[Data provided — start]
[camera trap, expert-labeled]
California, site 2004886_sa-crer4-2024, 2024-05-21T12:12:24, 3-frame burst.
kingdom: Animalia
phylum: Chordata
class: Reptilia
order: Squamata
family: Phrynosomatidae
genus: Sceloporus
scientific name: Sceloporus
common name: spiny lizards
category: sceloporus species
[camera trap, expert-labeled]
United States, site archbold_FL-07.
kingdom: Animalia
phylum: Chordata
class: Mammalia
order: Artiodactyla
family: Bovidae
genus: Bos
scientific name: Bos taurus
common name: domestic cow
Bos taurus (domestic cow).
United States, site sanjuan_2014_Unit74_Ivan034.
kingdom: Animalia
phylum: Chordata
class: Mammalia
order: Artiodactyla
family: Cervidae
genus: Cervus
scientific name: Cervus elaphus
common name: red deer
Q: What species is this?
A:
[Data provided — finish]
Task brief
Write every record above out again exactly as it stands.

Written reply
[camera trap, expert-labeled]
California, site 2004886_sa-crer4-2024, 2024-05-21T12:12:24, 3-frame burst.
kingdom: Animalia
phylum: Chordata
class: Reptilia
order: Squamata
family: Phrynosomatidae
genus: Sceloporus
scientific name: Sceloporus
common name: spiny lizards
category: sceloporus species
[camera trap, expert-labeled]
United States, site archbold_FL-07.
kingdom: Animalia
phylum: Chordata
class: Mammalia
order: Artiodactyla
family: Bovidae
genus: Bos
scientific name: Bos taurus
common name: domestic cow
Bos taurus (domestic cow).
United States, site sanjuan_2014_Unit74_Ivan034.
kingdom: Animalia
phylum: Chordata
class: Mammalia
order: Artiodactyla
family: Cervidae
genus: Cervus
scientific name: Cervus elaphus
common name: red deer
Q: What species is this?
A:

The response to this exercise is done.